*Required action A:* According to the text on pencasts, what does the Livescribe smartpen have built into it?
*Required action B:* Extend the text on pencasts by writing what comes after its final sentence.

*Document text:*
--- START ---

A pencast is a way of capturing hand-written notes, and it can be accompanied by an audio track that gives further explanation. There are two ways in which pencasts have been carried out:
1) Very basically, using a paper, pen and video camera to record the lecturer’s voice and what is going on.
2) Using a smartpen such as Livescribe‘s model, which comes with a unique notepad and has a microphone built into the pen so audio can be added to the final video.
Kenneth Shankland is a lecturer in pharmacy. One of the modules he teaches – called Physicochemical Principles of Pharmacy – provides students with an understanding of the principles that influence the formulation and stability of drug delivery systems. It is a module that lays the foundation for certain mathematical skills needed throughout the M. Pharm. programme and the practical skills necessary to extemporaneously prepare medicines.

--- END ---

*Study material:*
--- START ---

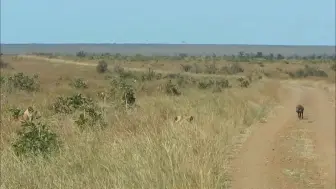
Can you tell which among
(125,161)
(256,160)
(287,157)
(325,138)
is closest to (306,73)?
(325,138)

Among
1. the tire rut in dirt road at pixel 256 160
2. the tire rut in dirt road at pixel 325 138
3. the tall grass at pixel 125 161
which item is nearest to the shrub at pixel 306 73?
the tire rut in dirt road at pixel 325 138

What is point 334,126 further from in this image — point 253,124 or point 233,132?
point 233,132

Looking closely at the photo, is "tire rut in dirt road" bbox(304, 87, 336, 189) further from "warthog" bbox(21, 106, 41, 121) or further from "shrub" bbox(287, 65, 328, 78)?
"shrub" bbox(287, 65, 328, 78)

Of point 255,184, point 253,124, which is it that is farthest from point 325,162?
point 253,124

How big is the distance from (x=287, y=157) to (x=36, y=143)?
5.48 meters

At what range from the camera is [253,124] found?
19.6 meters

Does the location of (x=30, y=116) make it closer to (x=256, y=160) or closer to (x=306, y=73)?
(x=256, y=160)

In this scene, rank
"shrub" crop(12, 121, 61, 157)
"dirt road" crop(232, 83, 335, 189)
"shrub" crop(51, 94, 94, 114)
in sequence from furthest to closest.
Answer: "shrub" crop(51, 94, 94, 114) < "dirt road" crop(232, 83, 335, 189) < "shrub" crop(12, 121, 61, 157)

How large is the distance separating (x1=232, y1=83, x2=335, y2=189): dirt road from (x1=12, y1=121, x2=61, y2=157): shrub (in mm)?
3139

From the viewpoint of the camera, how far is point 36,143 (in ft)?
34.9

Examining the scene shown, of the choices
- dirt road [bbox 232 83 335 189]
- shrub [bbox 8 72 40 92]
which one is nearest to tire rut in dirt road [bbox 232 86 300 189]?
dirt road [bbox 232 83 335 189]

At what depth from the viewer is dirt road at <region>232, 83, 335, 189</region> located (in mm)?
10414

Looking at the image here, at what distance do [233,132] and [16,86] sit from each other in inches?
665

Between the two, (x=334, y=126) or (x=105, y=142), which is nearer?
(x=105, y=142)
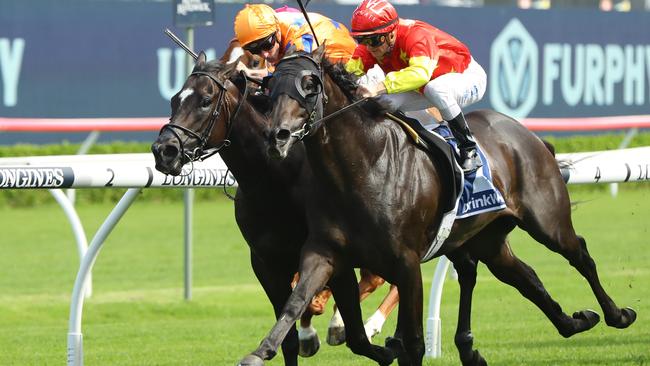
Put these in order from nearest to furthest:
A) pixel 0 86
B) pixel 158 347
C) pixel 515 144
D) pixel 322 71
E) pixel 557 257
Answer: pixel 322 71 → pixel 515 144 → pixel 158 347 → pixel 557 257 → pixel 0 86

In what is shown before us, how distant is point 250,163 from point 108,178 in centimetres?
62

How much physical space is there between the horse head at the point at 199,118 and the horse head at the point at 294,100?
0.82 ft

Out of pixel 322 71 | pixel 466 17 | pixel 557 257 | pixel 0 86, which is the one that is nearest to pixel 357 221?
pixel 322 71

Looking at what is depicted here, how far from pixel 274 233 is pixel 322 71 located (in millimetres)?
724

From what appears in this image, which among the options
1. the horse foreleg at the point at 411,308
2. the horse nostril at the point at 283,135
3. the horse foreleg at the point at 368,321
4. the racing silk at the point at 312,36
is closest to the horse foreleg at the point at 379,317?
the horse foreleg at the point at 368,321

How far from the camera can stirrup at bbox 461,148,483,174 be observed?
18.4 ft

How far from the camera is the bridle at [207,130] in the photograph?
4891mm

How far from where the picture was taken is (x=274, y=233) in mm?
5418

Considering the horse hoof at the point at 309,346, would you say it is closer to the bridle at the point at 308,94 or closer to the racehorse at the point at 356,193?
the racehorse at the point at 356,193

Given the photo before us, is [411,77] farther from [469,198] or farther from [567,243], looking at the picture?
[567,243]

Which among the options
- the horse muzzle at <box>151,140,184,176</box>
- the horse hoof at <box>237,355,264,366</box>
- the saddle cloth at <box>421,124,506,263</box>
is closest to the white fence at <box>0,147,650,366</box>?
the horse muzzle at <box>151,140,184,176</box>

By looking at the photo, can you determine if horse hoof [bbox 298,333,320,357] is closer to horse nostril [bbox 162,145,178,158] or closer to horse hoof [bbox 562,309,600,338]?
horse hoof [bbox 562,309,600,338]

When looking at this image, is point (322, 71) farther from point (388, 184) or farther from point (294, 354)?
point (294, 354)

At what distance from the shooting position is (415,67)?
534 centimetres
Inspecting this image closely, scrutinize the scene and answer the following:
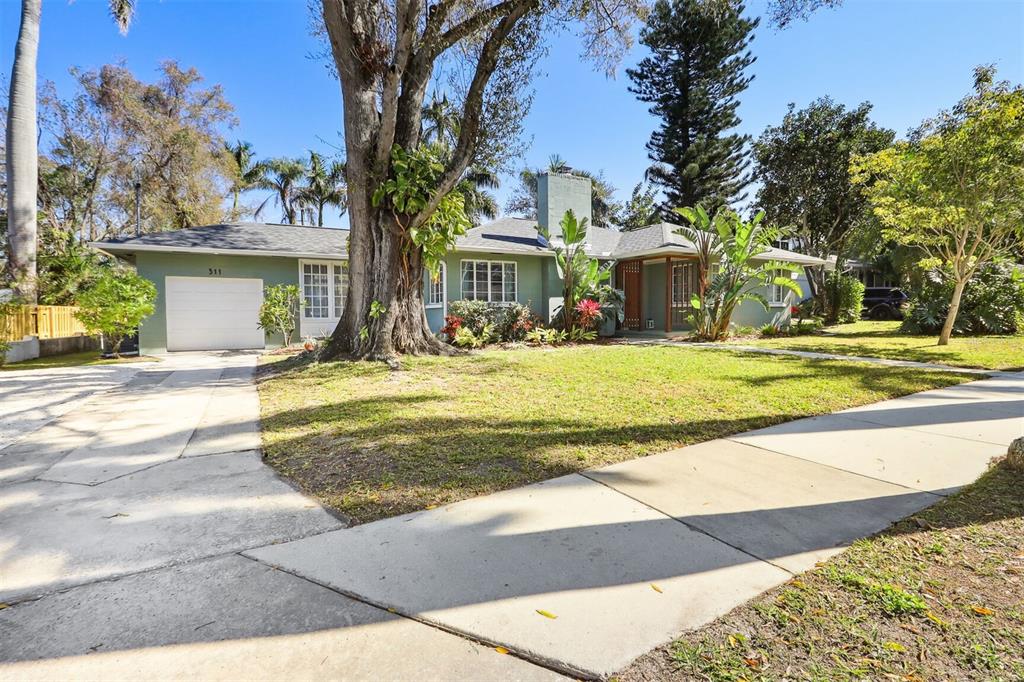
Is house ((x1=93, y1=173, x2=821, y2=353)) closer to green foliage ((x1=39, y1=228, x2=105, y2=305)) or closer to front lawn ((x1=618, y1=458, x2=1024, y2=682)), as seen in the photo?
green foliage ((x1=39, y1=228, x2=105, y2=305))

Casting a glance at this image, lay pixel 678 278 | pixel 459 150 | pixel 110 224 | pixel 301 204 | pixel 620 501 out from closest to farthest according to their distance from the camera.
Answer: pixel 620 501, pixel 459 150, pixel 678 278, pixel 110 224, pixel 301 204

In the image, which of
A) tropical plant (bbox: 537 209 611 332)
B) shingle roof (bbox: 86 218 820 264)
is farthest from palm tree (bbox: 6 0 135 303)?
tropical plant (bbox: 537 209 611 332)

--- END ---

*Output A:* A microphone.

*Output B:*
On Kenneth’s course, there are a series of workshops in which students are given calculations to answer. However, when Kenneth found he was being asked by students for help outside of the workshop, either as supplementary or because they hadn’t finished the questions in the allocated time, he began using pencasts to write out and answer the questions that students were struggling with.
Adam Squires a lecturer in chemistry who teaches the maths for chemists module and some physical chemistry modules. The modules are maths-orientated, so giving students worked examples that they can revisit is advantageous. In the maths for chemists modules, Adam uses a Livescribe pen and special paper in conjunction with a visualiser to produce a pencast. During the lectures, the audio commentary track is also recorded. After the lecture, material can be uploaded to Blackboard ready for the students to re-watch if they wish to.